— Start Selected passage —

In [1]:
import io
import torch
import torch.nn as nn
import PIL.Image
import einops
import matplotlib.pyplot as plt
import numpy as np
import datasets
import math
import random
import time
from timm.optim import Mars
from types import SimpleNamespace
from IPython.display import HTML
from types import SimpleNamespace
from fastprogress import progress_bar, master_bar
from torchvision.transforms.v2 import CenterCrop, RandomCrop
from torchvision.transforms.v2.functional import pil_to_tensor, to_pil_image
from decord import VideoReader
from autocodec.codec import AutoCodecND, latent_to_pil, pil_to_latent

In [2]:
device = "cuda"
medmnist_types = ['organ', 'adrenal', 'fracture', 'nodule', 'synapse', 'vessel']
dataset_train = datasets.concatenate_datasets([datasets.load_dataset(f"danjacobellis/{type}mnist3d_64", split='train') for type in medmnist_types])
dataset_valid = datasets.concatenate_datasets([datasets.load_dataset(f"danjacobellis/{type}mnist3d_64", split='validation') for type in medmnist_types])
dataset = datasets.DatasetDict({
    'train': dataset_train,
    'validation': dataset_valid
})

In [3]:
checkpoint = torch.load('../../hf/autocodec/med3d_f8c8.pth', map_location="cpu",weights_only=False)

config = checkpoint['config']
state_dict = checkpoint['state_dict']
model = AutoCodecND(
    dim=3,
    input_channels=config.input_channels,
    J = int(np.log2(config.F)),
    latent_dim=config.latent_dim,
    encoder_depth = config.encoder_depth,
    encoder_kernel_size = config.encoder_kernel_size,
    decoder_depth = config.decoder_depth,
    lightweight_encode = config.lightweight_encode,
    lightweight_decode = config.lightweight_decode,
).to(device)

— End Selected passage —
— Start Listing —

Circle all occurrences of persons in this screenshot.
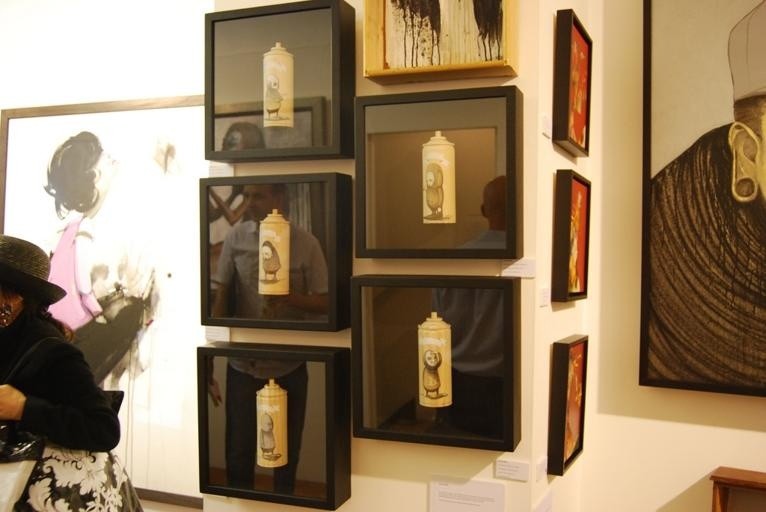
[0,233,143,511]
[206,119,292,277]
[206,180,332,499]
[426,174,510,440]
[39,128,113,334]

— End Listing —

▶ _What you are asked to do_
Answer these about the notebook code:
(a) What string is assigned to `device`?
(b) What value does the `torch.load` call pass for `map_location`?
(c) What value is given for `dim` when `AutoCodecND` is constructed?
Answer from the text only.

▶ _Response_
(a) "cuda"
(b) "cpu"
(c) 3